I picked up a secondhand 60D not so long ago and have never regretted the decision. The movable screen is really useful for low or high shots and is a bonus over the Mk2. Obviously if the choice is 60D or 5DII then you have the usual issues regarding EF vs EF/EFS lenses the crop factor and the better light handling of the 5D. Personally I'd go 60D then save up your pennies for a used 6D when the 6Dmk2 is announced. Try to think ahead regarding lenses as well.


----------



## sniper x (Jun 23, 2016)

Luckily,  all my lenses are ef except one.  So when I do upgrade to a full frame body at some. Point, I'm good there and don't have to rent all my lenses.


----------



## jaomul (Jun 23, 2016)

It probably comes down to image quality vs focus ability so. The 5d2 does any focussed images better, the 60d possibly focusses better for moving subjects etc. (also 5d only 3fps)

When I had a 5d (original) there were many posts about how the 7d was as good where image quality was concerned. Even when I look back now on the 5d vs 7d, or 550d or even the 1d mark 2, it beats any of the crop sensors in my opinion. (fyi the 60d and 7d share similar sensors and image quality). The 5d2 is even better


----------



## beagle100 (Jun 23, 2016)

sniper x said:


> I love the t1i for what it is, a great consumer camera. I want a more professional body but am on limited funds since I don't shoot professionally. I see refurbished 60d going for about 650 and clean low shutter count avaable for almost half that. I also should mention I have a pro video camera (red) 4k camera and don't need to shoot video with the sale. So what camera to get i. The 400-700 dollar range either refurbished or used?

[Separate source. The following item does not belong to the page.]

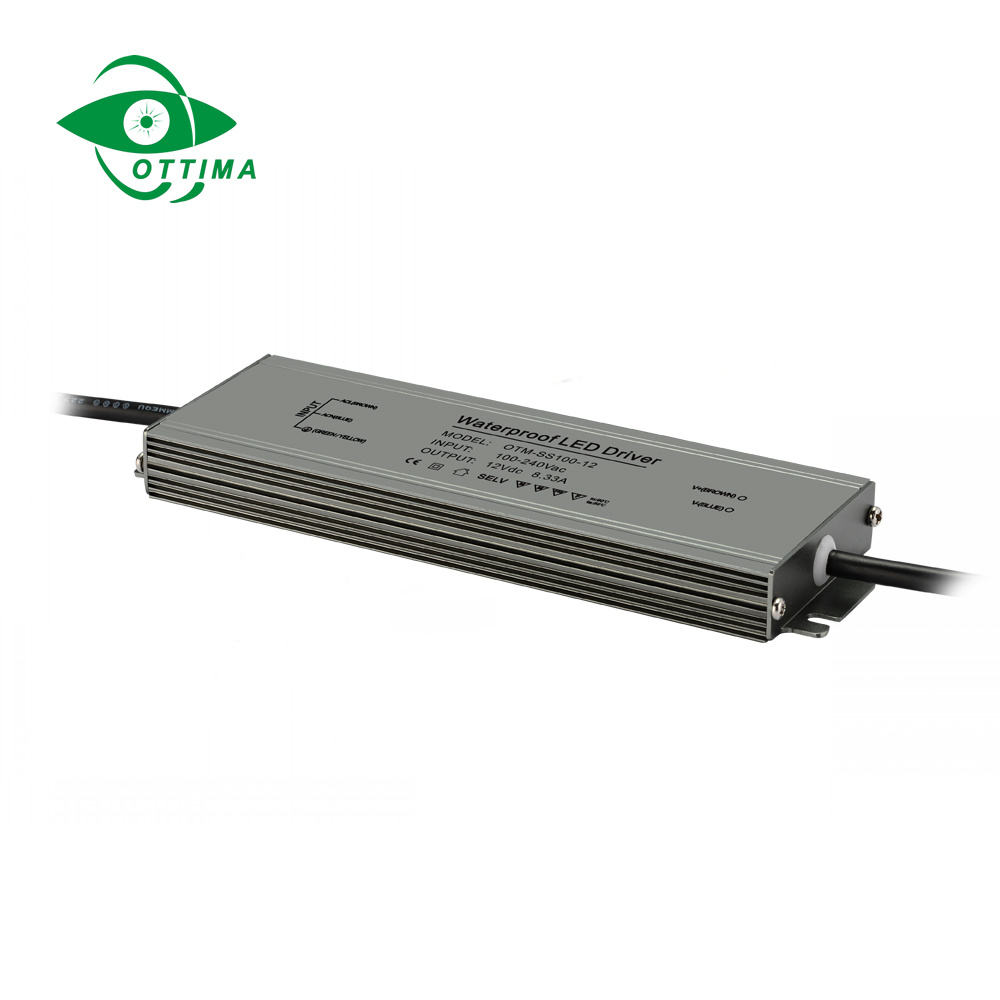 Ulter thin waterproof led power supply 12v 500W 400W 300w 200w ip67 led driver for outdoor led lighting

Suggestions taken as long as they are Canon!!!! I have a few really good lenses already so body only here....



is that 650 in dollars ?!
(should be *a lot* cheaper)
depends on your lens and what you shoot but I'd look at a *refurbished* 6D


----------



## sniper x (Jun 23, 2016)

Yes I have seen refurbished 60d bodies for around 579 and used in good Nick for 350+


----------



## TCampbell (Jun 25, 2016)

I own both of these cameras (and used to own a T1i).  My 60D is actually a 60Da (the "a" is for "astronomy" -- the camera is factory-modified to provide much greater sensitivity to "reds" (in particular the hydrogen-alpha wavelengths that are dominant in so many deep-space emission nebulae)).

The 5D II is a full-frame body so you won't be able to use any EF-S lenses with it (presumably you have EF-S lenses since you have a T1i).  But the 5D II can handle much higher ISO with low noise (it's massively better than a T1i and a bit better than a 60D.)

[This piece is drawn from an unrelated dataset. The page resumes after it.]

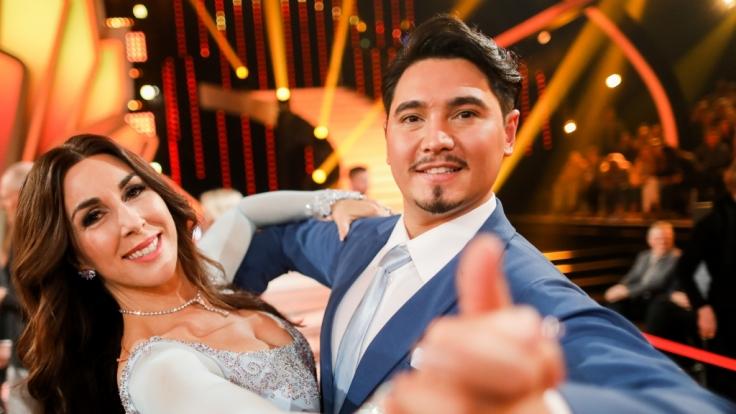 """Judith Williams und Erich Klann tanzen bei """"Let's Dance"""" gemeinsam. (Foto)"""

The 60D is a mid-level body and the 5D II is a higher end body.  Both cameras have some level of weather-sealed treatment (the T1i has none).  The 5D II is more of a tank (and weighs more) than the 60D.

One difference that might be a particular big deal to you...

The 5D II supports auto-focus micro-adjustment (AFMA) so you can tweak focus for each lens (up to 50 unique lenses).

The 60D is, to my knowledge, the ONLY mid-range body in somewhat recent history for which Canon did NOT include AFMA (this caused people to refer to it as a "super-Rebel" rather than a mid-range camera.)

If it were me doing the purchase, I'd go for the 5D II -- no question it's the batter camera.


----------



## beagle100 (Jun 25, 2016)

sniper x said:


> Yes I have seen refurbished 60d bodies for around 579 and used in good Nick for 350+



three years ago the 60D sold at Best Buy for $439
what the heck?


----------



## sniper x (Jul 14, 2016)

Got a super clean 5d mkii with the battery grip,  all accessories and boxes for 900us..... I think I got lucky!  I'll have it in my hands again tomorrow. It looks a d even smells brand new.


----------



## Moly (Aug 18, 2016)

sniper x said:


> Luckily,  all my lenses are ef except one.  So when I do upgrade to a full frame body at some. Point, I'm good there and don't have to rent all my lenses.



Of course there is the argument that EFS lenses produce better results on crop cameras than their big brother EF equivalent. Even after factoring in the effect on the max aperture the perceived pixel count is affected too.


----------



## beagle100 (Aug 23, 2016)

Moly said:


> sniper x said:
> 
> 
> > Luckily,  all my lenses are ef except one.  So when I do upgrade to a full frame body at some. Point, I'm good there and don't have to rent all my lenses.
> ...



and then there's the argument that L glass produces better images on crop cameras because it uses the center of lens


----------